• TO DO: Begin at the line containing "common name: mule deer" in the data below and go on through the line containing "Moving vote fraction: 0%.", repeating each line exactly; include both ends and no other line.

• DATA FOR THIS TASK:
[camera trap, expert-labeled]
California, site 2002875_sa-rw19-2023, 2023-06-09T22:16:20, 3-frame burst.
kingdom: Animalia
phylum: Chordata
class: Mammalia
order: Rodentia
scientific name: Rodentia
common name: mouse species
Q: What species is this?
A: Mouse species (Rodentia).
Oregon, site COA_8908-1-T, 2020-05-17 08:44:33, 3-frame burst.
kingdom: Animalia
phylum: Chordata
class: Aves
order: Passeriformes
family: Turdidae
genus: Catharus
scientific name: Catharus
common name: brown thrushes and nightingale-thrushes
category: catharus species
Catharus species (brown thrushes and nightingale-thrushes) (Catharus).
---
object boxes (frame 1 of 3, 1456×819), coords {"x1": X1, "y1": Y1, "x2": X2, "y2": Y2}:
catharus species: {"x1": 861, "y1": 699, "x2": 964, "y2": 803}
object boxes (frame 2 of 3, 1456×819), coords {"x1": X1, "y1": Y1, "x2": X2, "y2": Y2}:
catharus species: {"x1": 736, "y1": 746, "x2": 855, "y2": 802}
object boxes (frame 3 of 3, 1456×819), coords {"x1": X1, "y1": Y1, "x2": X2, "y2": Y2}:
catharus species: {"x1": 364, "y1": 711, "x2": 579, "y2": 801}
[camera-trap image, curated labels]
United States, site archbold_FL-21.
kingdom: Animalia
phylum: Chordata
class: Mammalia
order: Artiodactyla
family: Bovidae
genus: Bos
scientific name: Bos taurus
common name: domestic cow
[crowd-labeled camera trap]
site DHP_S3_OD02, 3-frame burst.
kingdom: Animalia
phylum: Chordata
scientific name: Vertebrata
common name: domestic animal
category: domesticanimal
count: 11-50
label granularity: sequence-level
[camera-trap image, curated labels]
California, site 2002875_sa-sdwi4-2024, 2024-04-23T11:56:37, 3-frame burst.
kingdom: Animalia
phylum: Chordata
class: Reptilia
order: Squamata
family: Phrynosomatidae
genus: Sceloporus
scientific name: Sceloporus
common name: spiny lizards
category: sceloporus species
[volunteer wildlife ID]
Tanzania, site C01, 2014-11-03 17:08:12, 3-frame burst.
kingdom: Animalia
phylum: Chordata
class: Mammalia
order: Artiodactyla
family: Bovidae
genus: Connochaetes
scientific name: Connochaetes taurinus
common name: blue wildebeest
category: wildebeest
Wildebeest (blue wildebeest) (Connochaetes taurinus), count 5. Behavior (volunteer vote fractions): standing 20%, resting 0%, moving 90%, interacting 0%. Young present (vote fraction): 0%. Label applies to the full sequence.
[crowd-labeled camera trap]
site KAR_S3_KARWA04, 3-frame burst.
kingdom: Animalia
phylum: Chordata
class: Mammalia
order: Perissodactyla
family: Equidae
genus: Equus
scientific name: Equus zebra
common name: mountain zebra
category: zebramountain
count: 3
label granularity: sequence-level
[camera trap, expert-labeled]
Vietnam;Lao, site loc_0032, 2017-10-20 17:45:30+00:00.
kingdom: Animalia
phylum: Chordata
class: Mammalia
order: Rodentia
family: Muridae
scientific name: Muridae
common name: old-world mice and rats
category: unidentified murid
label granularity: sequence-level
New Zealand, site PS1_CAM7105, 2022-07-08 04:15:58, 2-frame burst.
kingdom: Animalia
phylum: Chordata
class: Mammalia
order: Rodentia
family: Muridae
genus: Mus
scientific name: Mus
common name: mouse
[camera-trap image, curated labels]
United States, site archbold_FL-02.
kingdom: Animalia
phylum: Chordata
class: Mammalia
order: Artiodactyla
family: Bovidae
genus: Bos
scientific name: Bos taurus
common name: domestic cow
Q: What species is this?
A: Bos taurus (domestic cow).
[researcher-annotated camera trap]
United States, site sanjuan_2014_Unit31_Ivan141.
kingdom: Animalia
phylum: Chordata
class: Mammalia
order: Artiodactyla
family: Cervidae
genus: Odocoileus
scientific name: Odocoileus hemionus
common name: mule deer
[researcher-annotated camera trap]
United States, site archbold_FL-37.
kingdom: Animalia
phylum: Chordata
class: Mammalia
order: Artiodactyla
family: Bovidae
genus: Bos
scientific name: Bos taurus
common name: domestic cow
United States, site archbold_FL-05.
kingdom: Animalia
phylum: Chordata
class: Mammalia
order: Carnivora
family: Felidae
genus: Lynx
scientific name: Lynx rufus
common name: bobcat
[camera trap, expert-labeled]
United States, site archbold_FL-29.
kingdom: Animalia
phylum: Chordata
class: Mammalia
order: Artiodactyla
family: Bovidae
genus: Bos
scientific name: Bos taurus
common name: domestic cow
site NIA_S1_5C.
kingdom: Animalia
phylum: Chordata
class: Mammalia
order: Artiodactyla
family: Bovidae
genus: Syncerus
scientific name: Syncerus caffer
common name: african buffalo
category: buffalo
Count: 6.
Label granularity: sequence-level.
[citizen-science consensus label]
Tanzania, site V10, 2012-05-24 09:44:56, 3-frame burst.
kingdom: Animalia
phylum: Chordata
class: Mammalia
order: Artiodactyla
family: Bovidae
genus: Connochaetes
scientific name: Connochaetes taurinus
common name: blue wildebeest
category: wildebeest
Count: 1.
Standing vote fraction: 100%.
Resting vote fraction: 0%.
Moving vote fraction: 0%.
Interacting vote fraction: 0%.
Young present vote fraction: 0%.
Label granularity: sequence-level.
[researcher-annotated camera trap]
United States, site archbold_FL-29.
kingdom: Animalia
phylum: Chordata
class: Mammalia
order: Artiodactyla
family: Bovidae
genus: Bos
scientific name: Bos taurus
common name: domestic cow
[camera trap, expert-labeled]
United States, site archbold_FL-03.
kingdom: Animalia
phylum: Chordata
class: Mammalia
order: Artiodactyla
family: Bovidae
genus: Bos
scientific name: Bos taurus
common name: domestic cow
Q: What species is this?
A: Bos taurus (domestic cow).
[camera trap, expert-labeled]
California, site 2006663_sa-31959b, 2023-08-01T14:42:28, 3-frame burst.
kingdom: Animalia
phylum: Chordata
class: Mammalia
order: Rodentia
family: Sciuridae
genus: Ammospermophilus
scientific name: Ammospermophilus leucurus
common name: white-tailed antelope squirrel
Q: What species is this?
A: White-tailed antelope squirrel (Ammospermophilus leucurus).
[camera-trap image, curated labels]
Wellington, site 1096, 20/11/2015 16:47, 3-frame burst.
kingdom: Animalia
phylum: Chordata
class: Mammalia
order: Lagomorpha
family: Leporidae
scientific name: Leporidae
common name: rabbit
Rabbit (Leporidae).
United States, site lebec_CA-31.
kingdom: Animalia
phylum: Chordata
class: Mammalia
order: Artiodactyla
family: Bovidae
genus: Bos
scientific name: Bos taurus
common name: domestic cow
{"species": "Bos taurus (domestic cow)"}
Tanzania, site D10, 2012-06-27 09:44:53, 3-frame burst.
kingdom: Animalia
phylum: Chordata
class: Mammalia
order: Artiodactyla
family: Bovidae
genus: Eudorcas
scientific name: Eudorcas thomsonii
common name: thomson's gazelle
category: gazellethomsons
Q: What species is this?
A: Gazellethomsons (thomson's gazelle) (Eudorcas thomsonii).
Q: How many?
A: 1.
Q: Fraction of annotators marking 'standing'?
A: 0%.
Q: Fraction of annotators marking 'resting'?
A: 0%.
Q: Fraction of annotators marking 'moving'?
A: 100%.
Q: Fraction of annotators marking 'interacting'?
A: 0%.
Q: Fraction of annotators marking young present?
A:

• EXPECTED OUTPUT:
common name: mule deer
[researcher-annotated camera trap]
United States, site archbold_FL-37.
kingdom: Animalia
phylum: Chordata
class: Mammalia
order: Artiodactyla
family: Bovidae
genus: Bos
scientific name: Bos taurus
common name: domestic cow
United States, site archbold_FL-05.
kingdom: Animalia
phylum: Chordata
class: Mammalia
order: Carnivora
family: Felidae
genus: Lynx
scientific name: Lynx rufus
common name: bobcat
[camera trap, expert-labeled]
United States, site archbold_FL-29.
kingdom: Animalia
phylum: Chordata
class: Mammalia
order: Artiodactyla
family: Bovidae
genus: Bos
scientific name: Bos taurus
common name: domestic cow
site NIA_S1_5C.
kingdom: Animalia
phylum: Chordata
class: Mammalia
order: Artiodactyla
family: Bovidae
genus: Syncerus
scientific name: Syncerus caffer
common name: african buffalo
category: buffalo
Count: 6.
Label granularity: sequence-level.
[citizen-science consensus label]
Tanzania, site V10, 2012-05-24 09:44:56, 3-frame burst.
kingdom: Animalia
phylum: Chordata
class: Mammalia
order: Artiodactyla
family: Bovidae
genus: Connochaetes
scientific name: Connochaetes taurinus
common name: blue wildebeest
category: wildebeest
Count: 1.
Standing vote fraction: 100%.
Resting vote fraction: 0%.
Moving vote fraction: 0%.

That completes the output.